Simultaneous Equations in IGCSE Maths

Elimination and substitution methods for linear pairs and linear-quadratic systems of equations.

0580 · E2.5 / E2.8

What are simultaneous equations?

Definition

Simultaneous equations are two (or more) equations that share the same unknowns. The solution is the set of values that makes all equations true at the same time.

Two types at IGCSE

Linear + linear: both equations are straight lines (e.g. \(2x + 3y = 12\) and \(x - y = 1\)). Use elimination or substitution.

Linear + quadratic: one equation is a straight line and the other contains \(x^2\), \(y^2\) or \(xy\) (e.g. \(y = x + 3\) and \(x^2 + y^2 = 25\)). Use substitution only — elimination won't work here.

-*-

◆ **Task 1**
Write out each example equation shown in the text on simultaneous equations.
◆ **Task 2**
Carry on the text about simultaneous equations from the point where it ends.

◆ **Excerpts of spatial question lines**
-*-

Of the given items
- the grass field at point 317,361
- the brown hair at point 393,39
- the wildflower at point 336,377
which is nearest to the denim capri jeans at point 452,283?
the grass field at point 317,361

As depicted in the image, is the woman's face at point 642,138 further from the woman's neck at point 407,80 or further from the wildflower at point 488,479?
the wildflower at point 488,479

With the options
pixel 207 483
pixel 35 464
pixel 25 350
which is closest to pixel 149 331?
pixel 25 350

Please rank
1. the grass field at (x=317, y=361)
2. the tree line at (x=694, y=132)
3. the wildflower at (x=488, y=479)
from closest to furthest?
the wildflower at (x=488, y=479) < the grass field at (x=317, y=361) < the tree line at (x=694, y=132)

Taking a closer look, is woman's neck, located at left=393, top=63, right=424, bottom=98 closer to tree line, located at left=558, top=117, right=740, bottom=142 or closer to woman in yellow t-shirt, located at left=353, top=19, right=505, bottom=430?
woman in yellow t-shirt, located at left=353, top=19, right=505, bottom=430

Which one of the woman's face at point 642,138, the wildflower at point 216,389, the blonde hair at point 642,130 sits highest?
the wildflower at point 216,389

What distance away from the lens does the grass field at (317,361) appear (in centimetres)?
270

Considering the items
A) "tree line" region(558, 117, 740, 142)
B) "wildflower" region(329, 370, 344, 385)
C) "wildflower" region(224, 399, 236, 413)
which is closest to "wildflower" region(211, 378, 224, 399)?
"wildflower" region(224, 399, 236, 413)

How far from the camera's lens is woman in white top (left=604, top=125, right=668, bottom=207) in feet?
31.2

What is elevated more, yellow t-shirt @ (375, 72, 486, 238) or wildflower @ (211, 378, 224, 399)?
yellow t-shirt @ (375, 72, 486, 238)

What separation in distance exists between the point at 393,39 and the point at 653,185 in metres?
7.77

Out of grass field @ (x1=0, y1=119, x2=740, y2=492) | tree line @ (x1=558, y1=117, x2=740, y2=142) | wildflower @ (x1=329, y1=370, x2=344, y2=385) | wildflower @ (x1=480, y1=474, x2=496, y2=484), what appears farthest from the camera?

-*-

◆ **Exercise response 1**
2x + 3y = 12
x − y = 1
y = x + 3
x² + y² = 25

◆ **Exercise response 2**
Elimination method

The method

The idea is to add or subtract the equations to remove one variable.

Step 1 — Label the equations

Write them as equation ① and equation ②.

Step 2 — Match the coefficients

Multiply one or both equations so that the coefficients of one variable are the same (or negatives of each other).

Step 3 — Add or subtract

Same sign → subtract. Different signs → add. One variable disappears.

Step 4 — Solve for the remaining variable

Step 5 — Substitute back to find the other variable

Example 1 · Coefficients already match

Solve:

\[\begin{aligned}2x + y &= 7 & \text{①} \\[4pt] x - y &= 2 & \text{②}\end{aligned}\]

Step 3 — The y coefficients are +1 and −1 (different signs), so add

\[\begin{aligned}\text{① } + \text{ ②}: \qquad 3x &= 9 \\[4pt] x &= 3\end{aligned}\]

Step 5 — Substitute x = 3 into ①

\[\begin{aligned}2(3) + y &= 7 \\[4pt] y &= 1\end{aligned}\]

Solution: \(x = 3\), \(y = 1\).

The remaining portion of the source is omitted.